Di tengah situasi yang penuh ketidakpastian, banyak tokoh masyarakat dan kepala suku di Papua yang menyerukan agar kelompok OPM menghentikan kekerasan dan kembali ke pangkuan NKRI. Mereka menegaskan bahwa Papua membutuhkan kedamaian dan pembangunan, bukan konflik berkepanjangan.

Kepala suku besar di wilayah Pegunungan Tengah menyampaikan ajakan terbuka kepada para anggota OPM agar meninggalkan perjuangan bersenjata dan bergabung dalam upaya membangun Papua secara damai.

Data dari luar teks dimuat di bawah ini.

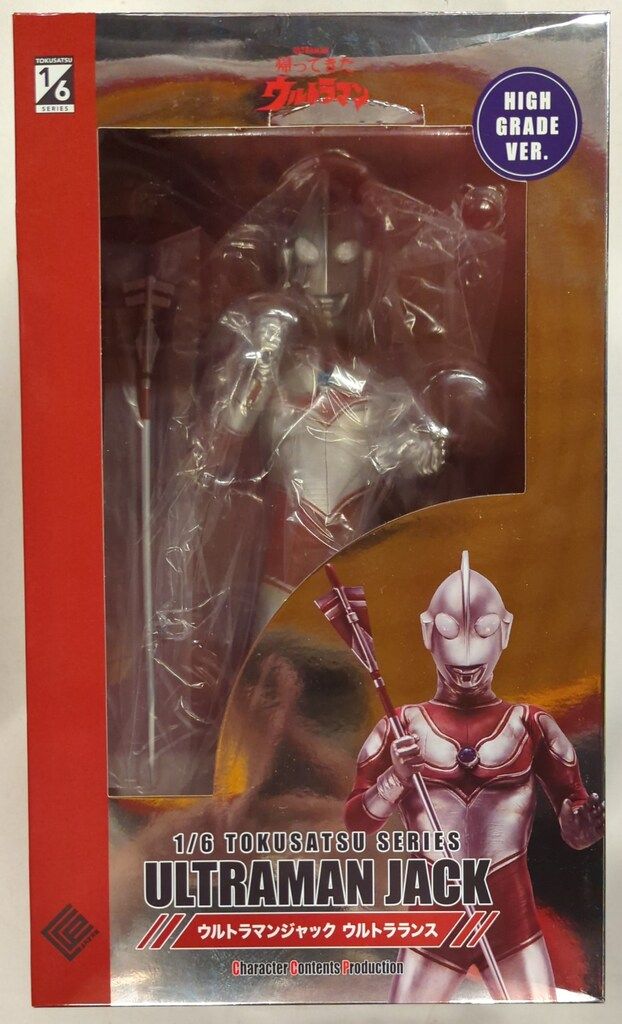 CCPJAPAN 1/6 特撮シリーズ ウルトラマンジャック ウルトラランス ハイ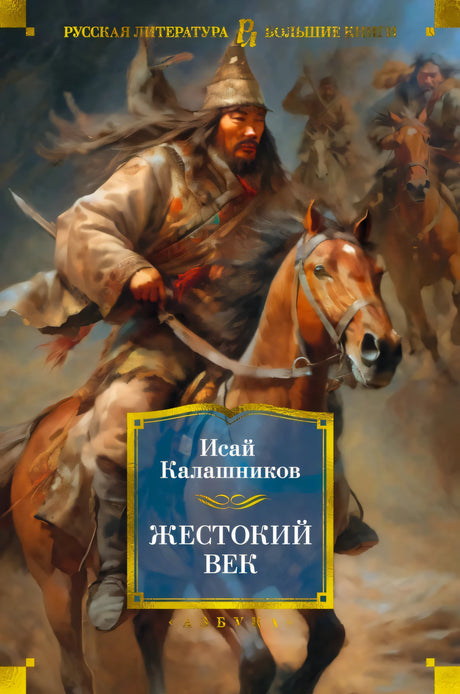 Передняя обложка «Жестокий век»: всадник на коне, автор Исай Калашников.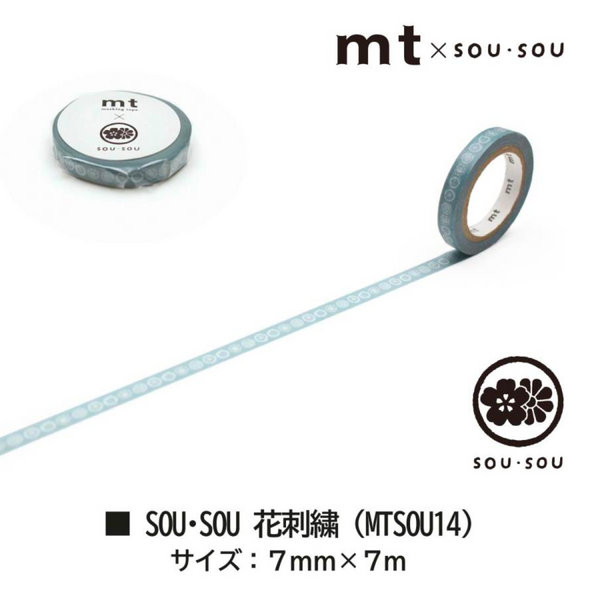 MT x SOU・SOU Washi Tape in Floral Embroidery — MT Tape washi tape — decorative Japanese paper tape for journaling and craft, at Cityluxe Singapore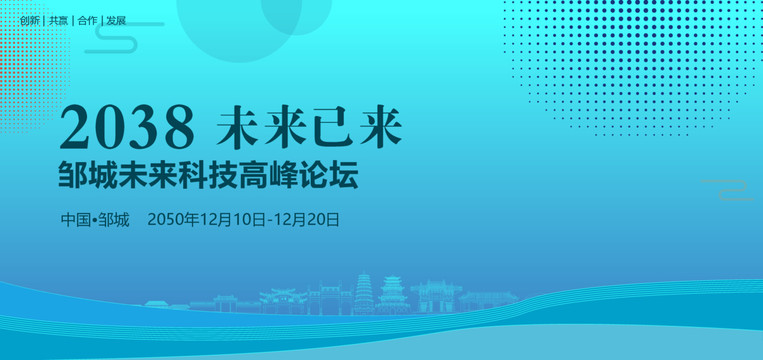 邹城未来科技高峰论坛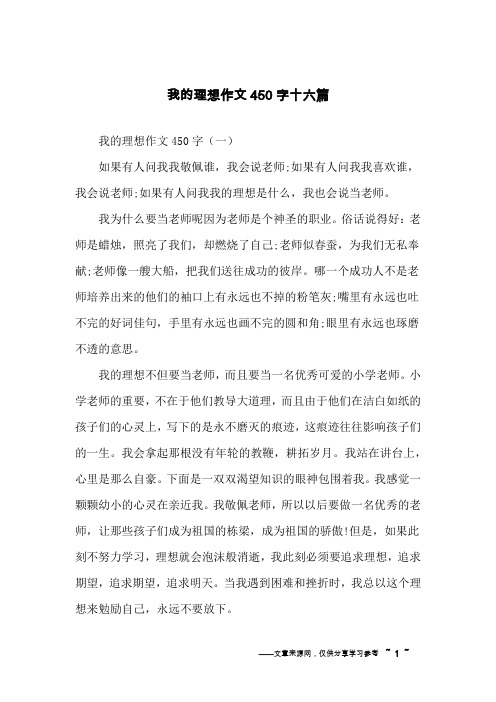 我的理想作文450字十六篇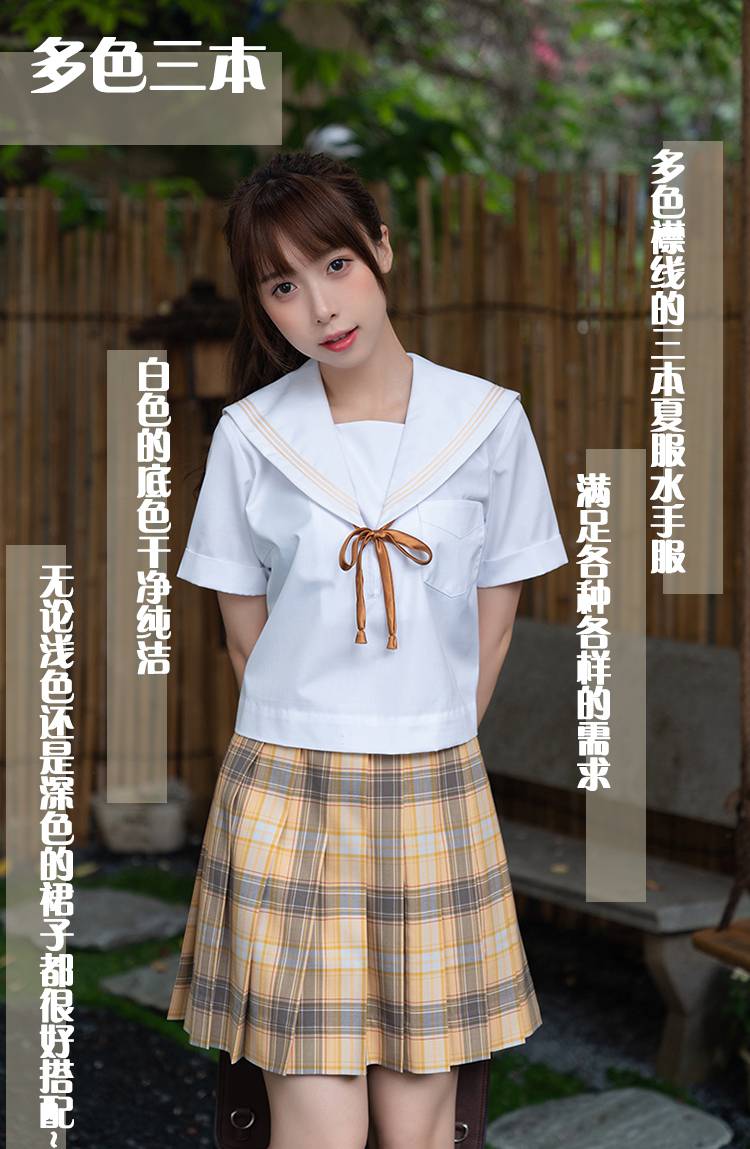 梗豆物语关西襟三本水手服jk制服甜美少女夏服学院风水手领水手服抹茶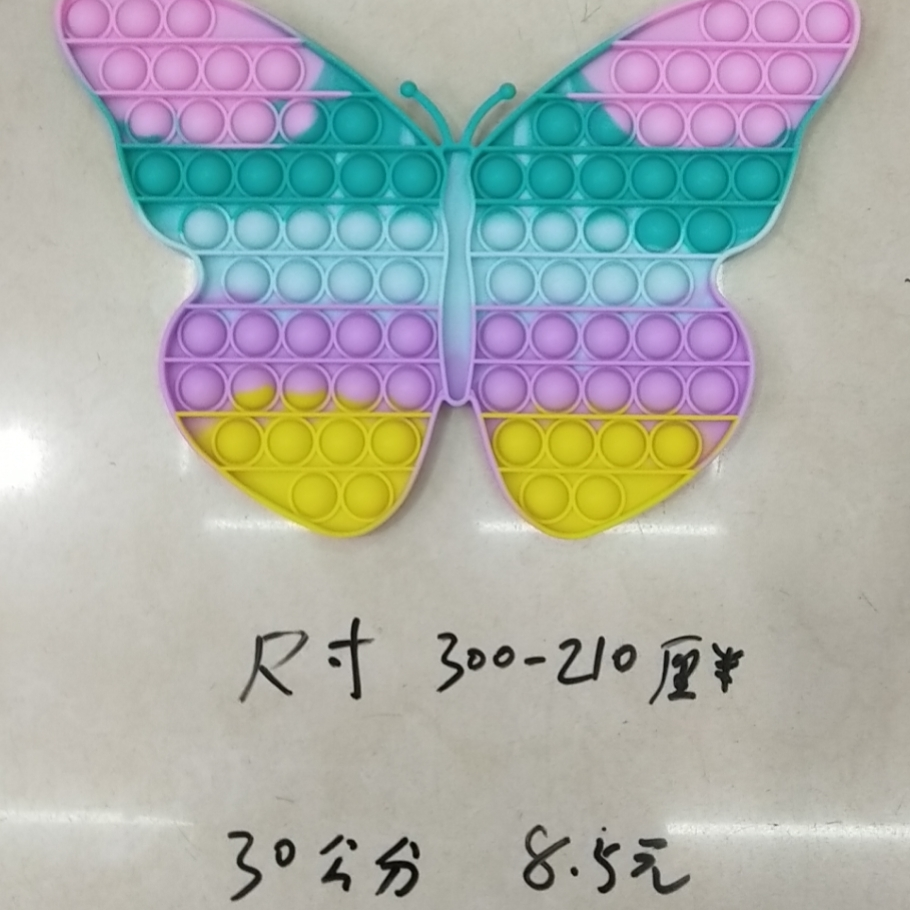 中号蝴蝶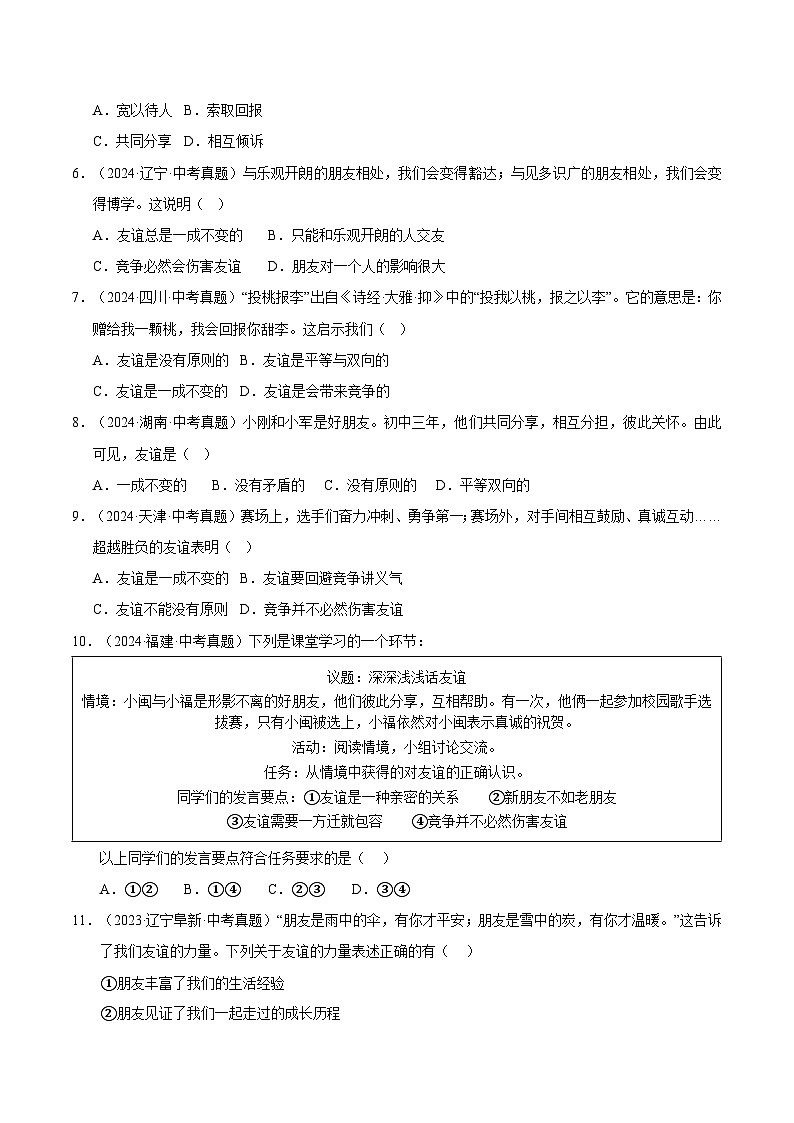 三年（2023-2025）中考道德与法治真题分类汇编：专题02 友谊的天空（原卷版）第2页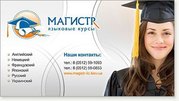 Курсы иностранных языков  «Магистр»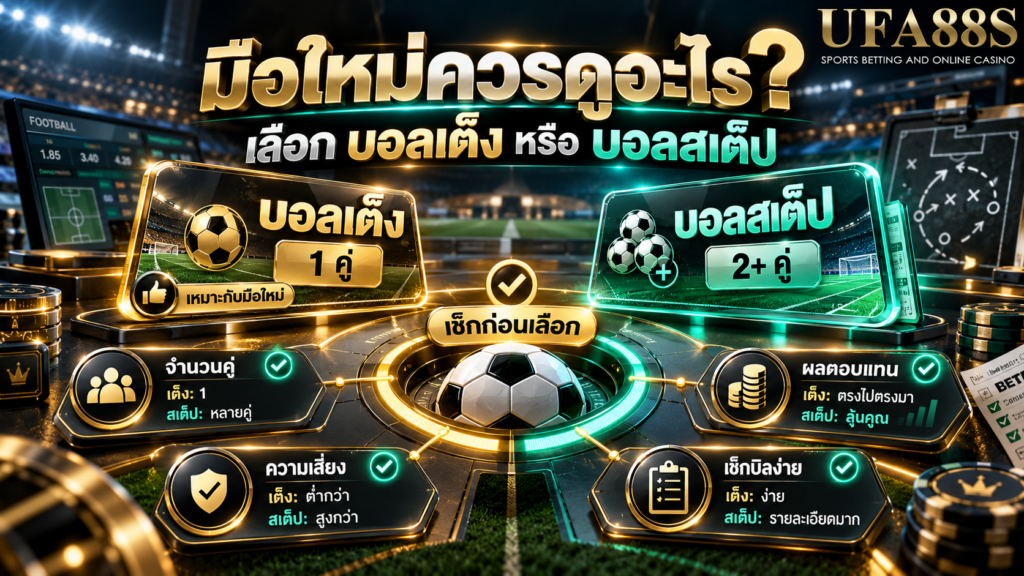 มือใหม่ควรดูอะไรเมื่อต้องเลือกระหว่างบอลเต็งกับบอลสเต็ป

“Cukup sudah air mata dan darah tertumpah. Sekarang waktunya kita bersatu, bangun Papua, dan jaga generasi masa depan,” ujarnya dalam sebuah pertemuan adat.

Pemerintah pun terus mendorong pendekatan persuasif dan dialogis, sembari tetap melakukan penegakan hukum terhadap tindakan kriminal yang mengganggu ketertiban dan keselamatan masyarakat.

Ulah kelompok OPM yang terus menebar teror di Tanah Papua telah memberikan dampak luas dan mendalam bagi masyarakat lokal. Aksi mereka bukan hanya menghambat pembangunan, tetapi juga menyengsarakan rakyat yang mereka klaim perjuangkan. Kini, suara-suara dari akar rumput semakin kuat: rakyat Papua ingin damai, ingin sejahtera, dan ingin hidup normal tanpa bayang-bayang konflik.

Papua tidak akan pernah benar-benar maju jika kekerasan terus dibiarkan. Saatnya semua pihak menanggalkan senjata, duduk bersama, dan membangun Papua yang adil, aman, dan makmur untuk semua.